Клиенты выглядят спокойными людьми.
— Вы здесь никого не знаете? — спрашиваю я.
— Нет, — отвечает Япакса, окинув взглядом зал, — никого.
Ваш прекрасный Сан-Антонио грустит. Он говорит себе, что дело топчется на месте, что ему не понять психологию алабанцев, без колебаний устраивающих вам подлянки, и что лучше ему было сходить в киношку на вестерн, где пушки хоть заряжены холостыми.
Еда не приносит мне удовлетворения, на которое я рассчитывал, поэтому я быстро прошу счет. Тот оказывается еще менее приятным, чем кухня. В конце концов, я вполне могу сводить Япаксу в уютное место, где мы сможем продолжить нашу пантомиму. В раздевалке малышка просит извинить ее, потому что хочет сходить подкрасить губы. Она уходит в туалет. Я смотрю на гардеробщицу, но та не стоит даже взгляда. Это увядшая женщина со слегка перекошенной мордашкой, как после укуса осы.
Чтобы как-то убить время, я смотрю на стеклянную витрину, повешенную на стену гардероба. Под стеклом приколоты кусочки картона с надписями неуклюжим почерком. Речь идет об объявлениях алабанской общины.

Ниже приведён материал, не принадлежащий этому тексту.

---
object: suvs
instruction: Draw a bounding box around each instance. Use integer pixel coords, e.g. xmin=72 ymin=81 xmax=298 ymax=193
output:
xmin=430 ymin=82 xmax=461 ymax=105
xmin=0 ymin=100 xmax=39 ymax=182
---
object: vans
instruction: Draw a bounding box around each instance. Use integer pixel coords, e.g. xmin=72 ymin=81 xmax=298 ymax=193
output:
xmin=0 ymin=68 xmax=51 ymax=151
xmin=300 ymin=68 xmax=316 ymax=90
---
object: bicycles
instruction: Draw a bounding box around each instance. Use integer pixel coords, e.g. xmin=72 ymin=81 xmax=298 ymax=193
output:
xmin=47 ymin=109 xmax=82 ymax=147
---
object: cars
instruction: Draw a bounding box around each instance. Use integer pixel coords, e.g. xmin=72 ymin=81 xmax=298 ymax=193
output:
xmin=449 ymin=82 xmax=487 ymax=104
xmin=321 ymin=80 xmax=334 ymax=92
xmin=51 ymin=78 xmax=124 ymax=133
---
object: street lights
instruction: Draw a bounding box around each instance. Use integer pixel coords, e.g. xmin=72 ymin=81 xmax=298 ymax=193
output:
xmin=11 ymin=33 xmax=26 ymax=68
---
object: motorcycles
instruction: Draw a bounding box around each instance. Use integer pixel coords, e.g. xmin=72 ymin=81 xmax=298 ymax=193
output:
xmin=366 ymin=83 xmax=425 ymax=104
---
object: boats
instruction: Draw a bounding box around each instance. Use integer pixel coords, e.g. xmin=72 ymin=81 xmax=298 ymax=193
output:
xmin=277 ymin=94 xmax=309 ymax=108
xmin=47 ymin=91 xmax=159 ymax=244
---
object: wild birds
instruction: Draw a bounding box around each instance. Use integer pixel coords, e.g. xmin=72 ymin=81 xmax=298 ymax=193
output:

Соотечественники предлагают друг другу квартиры, мебель, загородные дома, машины и работу. Я быстро пробегаю глазами тексты. Это похоже на витрину агентства по торговле недвижимостью. Для иллюстрации предложений приклеены фотографии машин и домов. Неожиданно мой зоркий глаз засекает картонку, размером больше, чем все остальные, на которой текст написан двумя цветами. Знаете, о чем там идет речь? Держитесь крепче, чтобы не упасть.
Генеральное консульство приглашает на работу няню и шофера.
Просьба звонить по телефону 967-05-32.
Я не верю своим глазам.
— Это объявление свежее? — спрашиваю я мадам Гардероб.
Выдавальщица клифтов смотрит туда, куда показывает пальцем Сан-Антонио.
— Я приколола его сегодня после обеда, — сообщает она и оставляет меня, чтобы вернуть другому клиенту его пальто.
Я спешу записать телефонный номер, указанный в объявлении. Он должен соответствовать западному предместью Парижа.
Я благодарю бога полицейских за поданную мне идею прочитать эти объявления. Значит, я не потерял время зря, придя сюда. Эта уверенность придает мне сил. Смотрю на часы. Они показывают десять.
Малышка Япакса все еще не покрасила свою мордашку.